Written task 1:
Name every person mentioned in the account of Deacon Lawrence and Emperor Valerian below.
Written task 2:
Carry on the account of Deacon Lawrence and Emperor Valerian from the point where it stops.

----- Extract to read

Deacon Lawrence Shares the Church's Wealth With Emperor Valerian
Until about 300 A.D. and the coming of Constantine the treatment of the rapidly spreading Christian faith was always varying. Jacob's wages were always changing, so to speak. There were times of tolerance for the Christians, interspersed with times of brutal oppression. Persecutions both small and large were endured in those early centuries as Rome tried to decide if they should like or hate, fear or embrace this strange new faith with its 'new' soft and gentle God Jesus who said that the old Gods were actually no gods at all! Rome was large and in charge, and when an edict against Christians was issued, the empire largely obeyed. One day your community called you neighbor, then an edict from a far away Emperor arrived and suddenly it was open season on you and your land and your belongings.
In 258 A.D. the Emperor Valerian agreed that Christians were "Odium Humani Generis".... that the Christian had 'hatred for the human race'. The church leaders in Rome were to be captured and killed. The property and wealth of the church would be confiscated.

----------
----- Data supplied

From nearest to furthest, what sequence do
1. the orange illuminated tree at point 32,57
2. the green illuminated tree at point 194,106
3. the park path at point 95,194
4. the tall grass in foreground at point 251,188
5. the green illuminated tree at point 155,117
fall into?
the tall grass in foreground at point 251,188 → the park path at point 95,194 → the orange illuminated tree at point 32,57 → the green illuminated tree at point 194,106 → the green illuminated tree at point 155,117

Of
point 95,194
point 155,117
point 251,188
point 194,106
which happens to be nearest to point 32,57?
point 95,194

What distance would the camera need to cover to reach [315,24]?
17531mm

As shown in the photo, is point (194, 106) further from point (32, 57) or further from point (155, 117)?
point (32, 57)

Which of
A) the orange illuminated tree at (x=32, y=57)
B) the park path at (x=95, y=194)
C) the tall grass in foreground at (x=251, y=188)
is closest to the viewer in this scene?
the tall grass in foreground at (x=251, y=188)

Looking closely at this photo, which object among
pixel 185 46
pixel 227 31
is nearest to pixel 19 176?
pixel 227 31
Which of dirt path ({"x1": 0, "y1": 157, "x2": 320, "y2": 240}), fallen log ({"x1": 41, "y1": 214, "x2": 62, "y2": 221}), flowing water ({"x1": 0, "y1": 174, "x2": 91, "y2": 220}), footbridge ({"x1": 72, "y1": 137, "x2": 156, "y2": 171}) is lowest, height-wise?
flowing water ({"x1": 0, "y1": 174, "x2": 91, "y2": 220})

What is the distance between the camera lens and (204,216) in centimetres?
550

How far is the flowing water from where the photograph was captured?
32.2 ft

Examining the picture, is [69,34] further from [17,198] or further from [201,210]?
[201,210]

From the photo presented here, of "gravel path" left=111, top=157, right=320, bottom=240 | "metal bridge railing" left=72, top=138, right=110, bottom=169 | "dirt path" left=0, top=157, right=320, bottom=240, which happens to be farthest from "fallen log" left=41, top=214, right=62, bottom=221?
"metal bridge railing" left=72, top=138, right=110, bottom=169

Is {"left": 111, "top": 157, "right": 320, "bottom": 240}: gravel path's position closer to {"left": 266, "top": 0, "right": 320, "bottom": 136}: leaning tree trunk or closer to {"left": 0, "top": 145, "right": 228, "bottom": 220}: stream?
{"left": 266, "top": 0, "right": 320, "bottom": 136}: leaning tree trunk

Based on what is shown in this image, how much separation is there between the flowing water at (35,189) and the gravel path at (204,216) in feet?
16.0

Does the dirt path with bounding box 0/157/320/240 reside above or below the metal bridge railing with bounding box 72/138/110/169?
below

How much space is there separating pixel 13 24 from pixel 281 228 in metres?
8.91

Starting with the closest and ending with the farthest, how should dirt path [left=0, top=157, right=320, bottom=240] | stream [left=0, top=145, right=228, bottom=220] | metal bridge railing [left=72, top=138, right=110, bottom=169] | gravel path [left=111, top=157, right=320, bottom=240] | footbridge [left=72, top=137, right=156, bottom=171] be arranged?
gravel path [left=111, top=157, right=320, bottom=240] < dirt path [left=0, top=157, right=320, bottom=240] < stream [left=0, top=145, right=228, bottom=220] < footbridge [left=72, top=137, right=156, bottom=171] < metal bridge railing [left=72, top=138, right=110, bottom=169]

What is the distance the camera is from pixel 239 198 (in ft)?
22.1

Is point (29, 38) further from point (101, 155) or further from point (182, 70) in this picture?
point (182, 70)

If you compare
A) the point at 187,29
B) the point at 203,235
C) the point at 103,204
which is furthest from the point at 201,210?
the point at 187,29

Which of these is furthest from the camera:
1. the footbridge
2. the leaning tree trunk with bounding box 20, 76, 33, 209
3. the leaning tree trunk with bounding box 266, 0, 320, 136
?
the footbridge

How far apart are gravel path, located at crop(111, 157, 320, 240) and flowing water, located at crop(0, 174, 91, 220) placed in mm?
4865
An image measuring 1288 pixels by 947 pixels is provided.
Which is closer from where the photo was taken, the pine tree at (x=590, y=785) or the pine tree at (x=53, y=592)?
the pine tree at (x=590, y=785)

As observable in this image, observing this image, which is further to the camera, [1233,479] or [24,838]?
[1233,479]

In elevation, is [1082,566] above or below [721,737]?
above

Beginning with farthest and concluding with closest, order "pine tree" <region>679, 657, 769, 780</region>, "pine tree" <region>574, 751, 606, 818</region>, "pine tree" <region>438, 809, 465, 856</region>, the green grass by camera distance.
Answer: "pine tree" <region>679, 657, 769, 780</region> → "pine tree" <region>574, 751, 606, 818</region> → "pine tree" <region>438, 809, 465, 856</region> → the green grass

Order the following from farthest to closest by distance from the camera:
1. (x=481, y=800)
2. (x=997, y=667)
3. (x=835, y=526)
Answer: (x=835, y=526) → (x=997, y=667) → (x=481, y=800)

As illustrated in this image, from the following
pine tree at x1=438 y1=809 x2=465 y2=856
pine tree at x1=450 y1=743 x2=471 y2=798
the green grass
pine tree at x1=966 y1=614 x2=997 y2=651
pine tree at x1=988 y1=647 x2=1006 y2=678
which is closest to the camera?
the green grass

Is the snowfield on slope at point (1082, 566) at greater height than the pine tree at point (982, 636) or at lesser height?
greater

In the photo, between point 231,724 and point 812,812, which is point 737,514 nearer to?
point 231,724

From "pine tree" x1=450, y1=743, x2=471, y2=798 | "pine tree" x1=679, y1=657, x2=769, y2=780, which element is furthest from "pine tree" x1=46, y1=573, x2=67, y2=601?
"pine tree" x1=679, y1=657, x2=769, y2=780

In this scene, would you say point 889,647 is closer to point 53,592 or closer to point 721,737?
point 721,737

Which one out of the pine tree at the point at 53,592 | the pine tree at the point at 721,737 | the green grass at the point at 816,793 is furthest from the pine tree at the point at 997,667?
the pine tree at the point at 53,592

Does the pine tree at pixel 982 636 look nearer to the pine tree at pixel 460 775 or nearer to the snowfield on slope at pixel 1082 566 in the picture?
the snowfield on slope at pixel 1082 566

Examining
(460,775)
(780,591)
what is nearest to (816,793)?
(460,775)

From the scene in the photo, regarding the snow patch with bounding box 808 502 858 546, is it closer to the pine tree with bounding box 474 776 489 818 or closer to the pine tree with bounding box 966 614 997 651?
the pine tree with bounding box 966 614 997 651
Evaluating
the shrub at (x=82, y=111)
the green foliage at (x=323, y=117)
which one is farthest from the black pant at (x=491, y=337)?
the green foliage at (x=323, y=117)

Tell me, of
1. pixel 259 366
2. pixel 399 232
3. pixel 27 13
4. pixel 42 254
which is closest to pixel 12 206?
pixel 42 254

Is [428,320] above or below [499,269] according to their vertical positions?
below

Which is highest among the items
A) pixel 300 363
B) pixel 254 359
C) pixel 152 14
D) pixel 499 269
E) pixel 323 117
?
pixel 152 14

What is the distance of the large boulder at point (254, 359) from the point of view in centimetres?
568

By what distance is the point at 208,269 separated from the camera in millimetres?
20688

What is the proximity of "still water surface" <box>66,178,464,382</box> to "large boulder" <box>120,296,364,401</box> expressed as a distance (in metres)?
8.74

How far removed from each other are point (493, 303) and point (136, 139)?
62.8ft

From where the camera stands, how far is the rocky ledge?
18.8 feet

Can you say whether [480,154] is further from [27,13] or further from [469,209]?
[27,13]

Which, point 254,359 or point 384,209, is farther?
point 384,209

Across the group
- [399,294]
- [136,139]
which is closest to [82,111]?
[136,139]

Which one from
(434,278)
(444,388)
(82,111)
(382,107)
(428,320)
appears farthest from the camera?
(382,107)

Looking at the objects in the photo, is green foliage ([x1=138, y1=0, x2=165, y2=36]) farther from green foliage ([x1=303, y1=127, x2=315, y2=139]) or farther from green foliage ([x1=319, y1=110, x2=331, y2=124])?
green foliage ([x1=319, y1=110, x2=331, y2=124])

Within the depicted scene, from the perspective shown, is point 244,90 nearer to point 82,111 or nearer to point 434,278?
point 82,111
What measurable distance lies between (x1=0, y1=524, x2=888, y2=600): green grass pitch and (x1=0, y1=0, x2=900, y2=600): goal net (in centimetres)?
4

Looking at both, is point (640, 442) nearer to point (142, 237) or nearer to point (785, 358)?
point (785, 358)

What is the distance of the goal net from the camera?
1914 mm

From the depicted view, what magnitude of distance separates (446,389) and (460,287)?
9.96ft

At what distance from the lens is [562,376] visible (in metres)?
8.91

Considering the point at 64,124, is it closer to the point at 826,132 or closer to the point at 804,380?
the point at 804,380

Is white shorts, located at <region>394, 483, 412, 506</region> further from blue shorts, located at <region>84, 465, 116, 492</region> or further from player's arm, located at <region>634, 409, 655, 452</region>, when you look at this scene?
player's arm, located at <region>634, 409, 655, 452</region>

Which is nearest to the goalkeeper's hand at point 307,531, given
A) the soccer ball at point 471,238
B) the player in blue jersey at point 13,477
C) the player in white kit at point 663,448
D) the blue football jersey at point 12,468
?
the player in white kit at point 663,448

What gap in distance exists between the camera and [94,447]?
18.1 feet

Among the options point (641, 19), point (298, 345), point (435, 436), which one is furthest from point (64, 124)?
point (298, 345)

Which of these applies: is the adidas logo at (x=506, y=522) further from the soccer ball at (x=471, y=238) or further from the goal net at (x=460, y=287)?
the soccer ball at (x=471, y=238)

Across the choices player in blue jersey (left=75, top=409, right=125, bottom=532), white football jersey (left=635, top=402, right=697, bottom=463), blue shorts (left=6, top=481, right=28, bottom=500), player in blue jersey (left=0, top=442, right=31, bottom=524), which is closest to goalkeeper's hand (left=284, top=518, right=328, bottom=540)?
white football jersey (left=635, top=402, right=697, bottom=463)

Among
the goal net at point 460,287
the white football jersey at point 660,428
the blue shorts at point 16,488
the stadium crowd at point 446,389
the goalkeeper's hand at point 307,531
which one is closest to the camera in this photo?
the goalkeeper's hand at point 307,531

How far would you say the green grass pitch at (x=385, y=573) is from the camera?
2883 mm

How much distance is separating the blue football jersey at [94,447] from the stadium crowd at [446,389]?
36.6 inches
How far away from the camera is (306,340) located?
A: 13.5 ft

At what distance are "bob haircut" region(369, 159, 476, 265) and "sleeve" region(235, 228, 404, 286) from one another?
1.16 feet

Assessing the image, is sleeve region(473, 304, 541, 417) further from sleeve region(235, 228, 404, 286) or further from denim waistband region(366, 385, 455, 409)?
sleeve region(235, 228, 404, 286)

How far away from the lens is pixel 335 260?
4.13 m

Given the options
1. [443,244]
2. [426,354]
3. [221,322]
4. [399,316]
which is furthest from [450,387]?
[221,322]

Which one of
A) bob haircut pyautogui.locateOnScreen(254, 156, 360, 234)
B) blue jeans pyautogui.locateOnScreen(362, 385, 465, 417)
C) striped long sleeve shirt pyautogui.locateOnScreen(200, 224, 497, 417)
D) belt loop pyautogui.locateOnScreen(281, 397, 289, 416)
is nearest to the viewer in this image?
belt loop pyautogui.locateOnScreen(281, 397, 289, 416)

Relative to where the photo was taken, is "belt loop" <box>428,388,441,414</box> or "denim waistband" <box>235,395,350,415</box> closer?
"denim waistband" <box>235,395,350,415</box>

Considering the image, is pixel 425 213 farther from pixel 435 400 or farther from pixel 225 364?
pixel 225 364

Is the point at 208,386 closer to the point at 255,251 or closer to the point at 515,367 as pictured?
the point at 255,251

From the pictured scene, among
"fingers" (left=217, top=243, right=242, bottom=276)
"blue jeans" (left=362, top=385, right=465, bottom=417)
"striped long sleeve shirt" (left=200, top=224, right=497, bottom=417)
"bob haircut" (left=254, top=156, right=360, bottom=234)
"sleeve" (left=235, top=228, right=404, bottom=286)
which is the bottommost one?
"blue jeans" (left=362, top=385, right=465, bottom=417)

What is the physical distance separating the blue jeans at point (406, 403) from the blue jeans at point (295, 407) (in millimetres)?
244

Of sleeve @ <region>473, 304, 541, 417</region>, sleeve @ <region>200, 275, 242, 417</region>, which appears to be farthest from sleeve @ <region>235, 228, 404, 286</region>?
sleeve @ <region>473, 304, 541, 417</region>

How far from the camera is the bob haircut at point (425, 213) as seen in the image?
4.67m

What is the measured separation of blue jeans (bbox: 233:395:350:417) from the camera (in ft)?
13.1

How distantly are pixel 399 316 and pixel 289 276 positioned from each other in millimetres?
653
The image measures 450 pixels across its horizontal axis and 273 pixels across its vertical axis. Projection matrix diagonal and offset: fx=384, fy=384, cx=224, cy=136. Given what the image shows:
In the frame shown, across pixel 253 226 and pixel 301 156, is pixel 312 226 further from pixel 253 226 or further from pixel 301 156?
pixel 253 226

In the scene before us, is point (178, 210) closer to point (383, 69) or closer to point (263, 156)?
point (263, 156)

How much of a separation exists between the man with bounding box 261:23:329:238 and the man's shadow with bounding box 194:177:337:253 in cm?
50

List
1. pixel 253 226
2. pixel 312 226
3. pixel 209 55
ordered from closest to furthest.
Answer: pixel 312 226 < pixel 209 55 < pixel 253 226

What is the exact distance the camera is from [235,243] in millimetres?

----------

Task answer 1:
- Lawrence
- Valerian
- Constantine
- Jacob
- Jesus

Task answer 2:
The Bishop of Rome (Pope) at that time was named Sixtus, and he had 7 deacons. Sixtus and six of the Christian deacons were caught and summarily executed...beheaded. The leader among the deacons, a man named Lawrence, remained at large for a time. He was the youngest deacon, only 32, but had been placed at the front by Sixtus who had known him for a good while from their time working in Spain together.
Emperor Valerian was greedy for lucre as well as blood, and it seemed sensible to him to extend an olive branch of sorts to Lawrence, who was now the ranking church authority in Rome. Lawrence could remain alive if he would gather the wealth of the church and present it to the Emperor. The Emperor was willing to extend some mercy if the Christian church in Rome would honor him in this way.
Lawrence, to the pleasure of Valerian, asked for three days time to gather the church's wealth. This was granted, and Valerian waited in anticipation for this great addition to his fortune.
Lawrence used this time to gather the poor, the lame, and the widowed from all parts of the city of Rome, and he gave away the assets of the Christian church to these desperately poor citizens. He gave away the silver, the gold, the valuable objects that were in possession of the church so that the poor, as Jesus had commanded, were cared for in a way that would truly help them to live out their days in the world.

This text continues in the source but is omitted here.